> WHAT IS BEING ASKED
Reproduce everything in the garlic-peeling article from "Happiness is discovering" down to "the list goes.".

Happiness is discovering a simple garlic kitchen hack
We are an anxious bunch, us moderns. And no wonder, what with climate change and environmental Armageddon, flatlining economies all over the West, evil regimes bristling with nuclear warheads, ethical vacuums where there used to be greatness, sexism, racism, poverty… and on the list goes.
But we are, at the end of the day, also simple creatures – animals who like to eat and are easily transfixed by simple tasks. In particular, it seems, we like garlic. Enter the video of a girl peeling garlic in a novel way that went viral last week, its simple genius “blowing Twitter’s mind”, as one website put it.
The short clip was posted by Valentina Bachkarova-Lord, a Canadian video game designer who said her frequent preparation of Korean food had given her an insight into garlic-peeling. It shows her stabbing a clove in the garlic bulb with a knife so it simply pops out, before moving on to the next. She does it thrillingly quickly.
The efficiency and novelty of the approach is overwhelming and mesmerising. Chefs the world over heaped praise upon the unfussy and unmessy tactic. Home cooks the world over couldn’t believe the beauty and speed of the method.

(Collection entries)
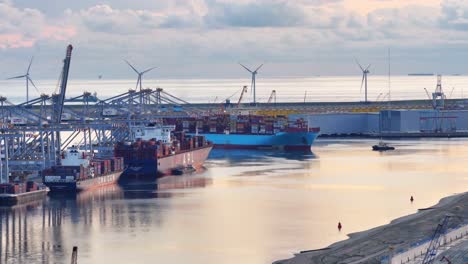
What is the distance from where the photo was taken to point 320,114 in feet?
436

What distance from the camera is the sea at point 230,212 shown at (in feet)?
150

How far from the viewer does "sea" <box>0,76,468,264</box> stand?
45719 mm

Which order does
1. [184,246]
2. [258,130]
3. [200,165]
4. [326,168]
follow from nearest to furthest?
1. [184,246]
2. [326,168]
3. [200,165]
4. [258,130]

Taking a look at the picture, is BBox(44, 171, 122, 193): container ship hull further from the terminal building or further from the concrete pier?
the terminal building

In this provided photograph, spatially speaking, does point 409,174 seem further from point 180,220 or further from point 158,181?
point 180,220

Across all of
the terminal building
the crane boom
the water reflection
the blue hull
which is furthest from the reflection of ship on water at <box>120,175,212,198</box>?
the terminal building

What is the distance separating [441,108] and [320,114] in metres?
15.7

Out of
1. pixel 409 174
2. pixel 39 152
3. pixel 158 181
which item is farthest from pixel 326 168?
pixel 39 152

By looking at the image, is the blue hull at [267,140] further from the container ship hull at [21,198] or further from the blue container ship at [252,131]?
the container ship hull at [21,198]

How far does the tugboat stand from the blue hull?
38.9m

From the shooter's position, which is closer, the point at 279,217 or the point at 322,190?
the point at 279,217

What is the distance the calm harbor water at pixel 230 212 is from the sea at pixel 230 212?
47 mm

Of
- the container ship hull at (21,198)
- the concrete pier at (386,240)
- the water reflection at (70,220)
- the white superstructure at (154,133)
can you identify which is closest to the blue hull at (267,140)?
the white superstructure at (154,133)

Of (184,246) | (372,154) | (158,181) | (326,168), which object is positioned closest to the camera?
(184,246)
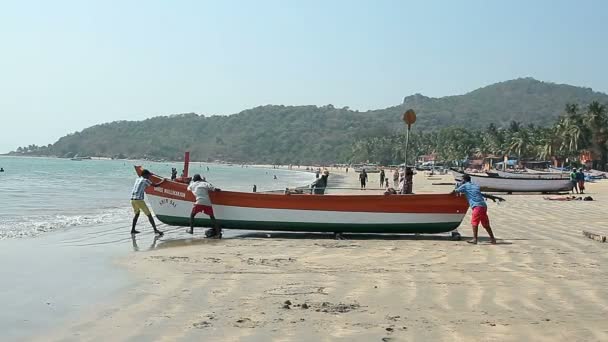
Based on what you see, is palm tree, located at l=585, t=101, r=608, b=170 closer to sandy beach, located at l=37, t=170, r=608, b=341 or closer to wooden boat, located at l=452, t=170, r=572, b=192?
wooden boat, located at l=452, t=170, r=572, b=192

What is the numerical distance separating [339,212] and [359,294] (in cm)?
638

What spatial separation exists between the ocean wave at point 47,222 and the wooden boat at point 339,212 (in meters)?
4.48

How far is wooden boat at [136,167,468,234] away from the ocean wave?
14.7ft

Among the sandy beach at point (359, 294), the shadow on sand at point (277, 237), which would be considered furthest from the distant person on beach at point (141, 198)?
the sandy beach at point (359, 294)

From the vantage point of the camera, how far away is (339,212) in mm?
13945

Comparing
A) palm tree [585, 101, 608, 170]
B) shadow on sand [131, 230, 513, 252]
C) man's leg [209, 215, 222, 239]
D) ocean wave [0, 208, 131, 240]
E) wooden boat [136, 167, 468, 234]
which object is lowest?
ocean wave [0, 208, 131, 240]

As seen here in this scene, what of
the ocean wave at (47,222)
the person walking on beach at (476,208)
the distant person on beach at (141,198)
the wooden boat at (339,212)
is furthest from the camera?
the ocean wave at (47,222)

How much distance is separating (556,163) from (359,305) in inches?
3636

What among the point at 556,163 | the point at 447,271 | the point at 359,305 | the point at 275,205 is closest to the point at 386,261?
the point at 447,271

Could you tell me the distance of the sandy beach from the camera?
5.98 metres

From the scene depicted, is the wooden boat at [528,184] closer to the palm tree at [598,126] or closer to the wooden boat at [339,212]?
the wooden boat at [339,212]

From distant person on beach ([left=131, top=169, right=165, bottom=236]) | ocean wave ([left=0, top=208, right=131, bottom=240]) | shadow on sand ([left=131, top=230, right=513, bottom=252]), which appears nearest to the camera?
shadow on sand ([left=131, top=230, right=513, bottom=252])

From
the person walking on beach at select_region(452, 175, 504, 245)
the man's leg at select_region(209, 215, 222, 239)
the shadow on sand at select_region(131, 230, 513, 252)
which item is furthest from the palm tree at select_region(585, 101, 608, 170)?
the man's leg at select_region(209, 215, 222, 239)

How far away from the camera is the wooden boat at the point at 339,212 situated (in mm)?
13711
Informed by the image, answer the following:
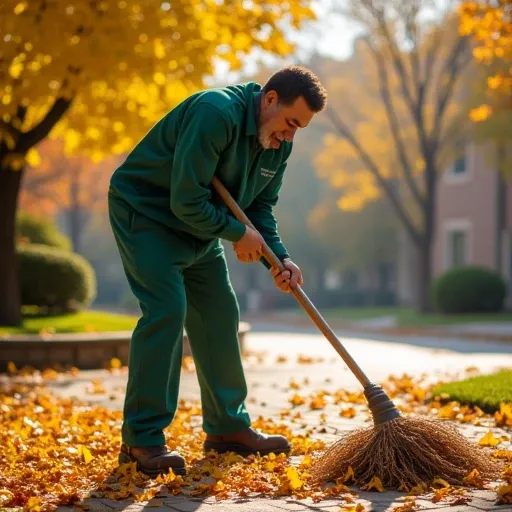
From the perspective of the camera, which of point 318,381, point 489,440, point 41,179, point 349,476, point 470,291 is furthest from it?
point 41,179

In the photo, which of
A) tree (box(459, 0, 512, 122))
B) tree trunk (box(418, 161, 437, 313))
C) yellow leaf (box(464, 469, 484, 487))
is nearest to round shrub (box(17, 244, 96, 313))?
tree (box(459, 0, 512, 122))

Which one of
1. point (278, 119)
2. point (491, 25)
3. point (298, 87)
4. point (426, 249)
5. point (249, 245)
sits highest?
point (491, 25)

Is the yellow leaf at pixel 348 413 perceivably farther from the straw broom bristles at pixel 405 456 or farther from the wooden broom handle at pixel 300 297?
the straw broom bristles at pixel 405 456

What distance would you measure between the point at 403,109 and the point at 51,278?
20.6m

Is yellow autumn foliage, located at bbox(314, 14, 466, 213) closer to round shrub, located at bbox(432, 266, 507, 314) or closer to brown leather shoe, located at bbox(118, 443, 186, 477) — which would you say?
round shrub, located at bbox(432, 266, 507, 314)

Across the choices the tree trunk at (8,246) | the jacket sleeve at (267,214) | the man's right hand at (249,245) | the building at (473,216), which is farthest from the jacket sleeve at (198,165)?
the building at (473,216)

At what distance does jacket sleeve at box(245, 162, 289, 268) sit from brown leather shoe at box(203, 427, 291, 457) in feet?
2.79

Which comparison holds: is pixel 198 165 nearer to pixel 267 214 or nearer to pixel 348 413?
pixel 267 214

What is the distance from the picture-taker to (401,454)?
15.7ft

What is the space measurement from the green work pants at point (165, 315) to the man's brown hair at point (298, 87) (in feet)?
2.74

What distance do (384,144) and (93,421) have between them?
25845 millimetres

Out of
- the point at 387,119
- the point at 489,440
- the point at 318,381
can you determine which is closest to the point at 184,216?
the point at 489,440

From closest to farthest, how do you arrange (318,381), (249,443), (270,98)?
(270,98)
(249,443)
(318,381)

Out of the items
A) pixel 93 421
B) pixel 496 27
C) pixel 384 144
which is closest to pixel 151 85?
pixel 496 27
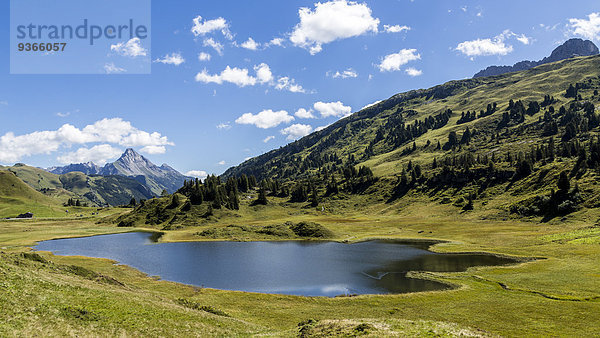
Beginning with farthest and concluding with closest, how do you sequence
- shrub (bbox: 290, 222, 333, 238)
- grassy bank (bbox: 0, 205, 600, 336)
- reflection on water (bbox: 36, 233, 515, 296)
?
shrub (bbox: 290, 222, 333, 238)
reflection on water (bbox: 36, 233, 515, 296)
grassy bank (bbox: 0, 205, 600, 336)

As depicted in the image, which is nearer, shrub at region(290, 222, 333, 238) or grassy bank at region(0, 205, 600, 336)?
grassy bank at region(0, 205, 600, 336)

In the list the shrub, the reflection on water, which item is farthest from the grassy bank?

> SOLUTION FOR THIS PROBLEM
Happiness is discovering a simple garlic kitchen hack
We are an anxious bunch, us moderns. And no wonder, what with climate change and environmental Armageddon, flatlining economies all over the West, evil regimes bristling with nuclear warheads, ethical vacuums where there used to be greatness, sexism, racism, poverty… and on the list goes.